Is Coolify good for AI app hosting?

Yes, for the right workload. It is a strong fit for small AI apps that are containerized, Git-driven, and mostly call external APIs rather than running local GPUs.

Can Coolify run on 2 GB RAM?

The docs list 2 GB RAM as the minimum hardware requirement, but that is an installation minimum. It is not the size I would recommend for a production AI app stack.

What VPS size should I buy for Coolify?

For most small AI app stacks, start at 8 GB RAM. Use 4 GB only for very light deployments, internal tools, or proof-of-concept work. Use 16 GB when workers, databases, previews, or browser-heavy jobs are involved.

Is Coolify cheaper than managed PaaS?

Sometimes, yes, especially on providers like Hostinger or Hetzner. But the cheap monthly number includes more operational work, so the real tradeoff is cost versus ownership.

Should I use Docker Compose with Coolify for AI apps?

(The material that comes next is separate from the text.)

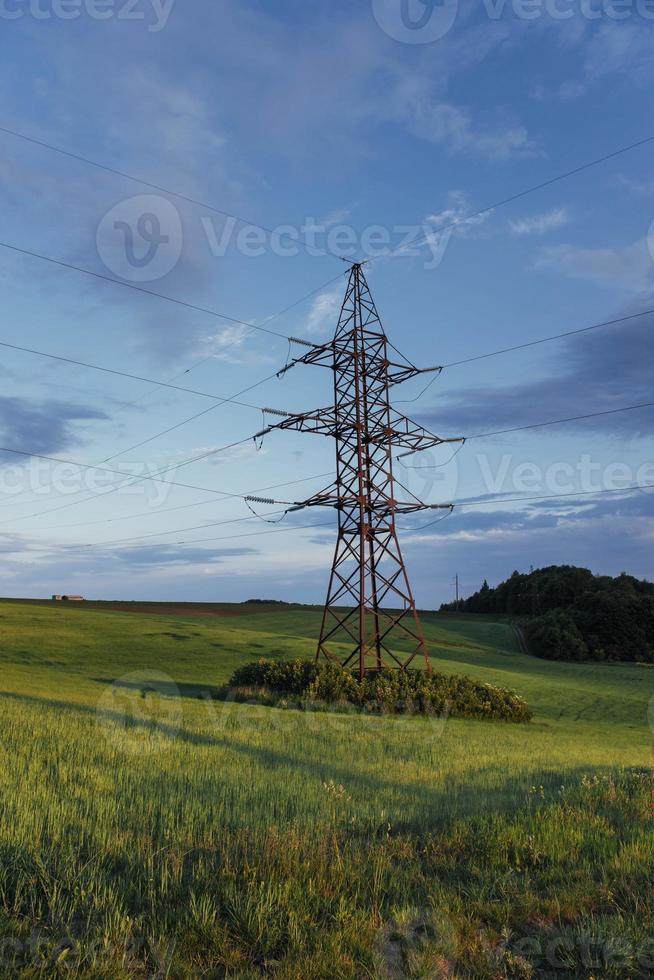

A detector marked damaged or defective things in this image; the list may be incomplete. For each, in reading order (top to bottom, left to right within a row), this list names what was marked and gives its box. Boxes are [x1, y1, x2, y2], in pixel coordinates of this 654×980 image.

Usually yes, if the product genuinely has multiple services. Coolify’s docs make clear that the compose file becomes the source of truth, which is a good thing when you want the stack shape in version control.

Final verdict

If I had to reduce the whole decision to one sentence, it would be this: Coolify is worth using when you want a self-hosted deployment control plane for a small AI app stack, but you should size the VPS for the stack you will actually run, not for the minimum hardware number in the install docs.

The practical ladder is:

  1. Use 4 GB only for light proof-of-concept or internal workloads.
  2. Use 8 GB as the default starting point for one real AI app stack on one VPS.
  3. Use 16 GB when the app includes workers, databases, previews, browser jobs, or enough traffic that resource contention is predictable.
  4. Skip Coolify entirely if you do not want Linux and Docker ownership.

That is the most honest answer I can give to Coolify AI app hosting in June 2026 without pretending the install minimum is the same thing as the production recommendation.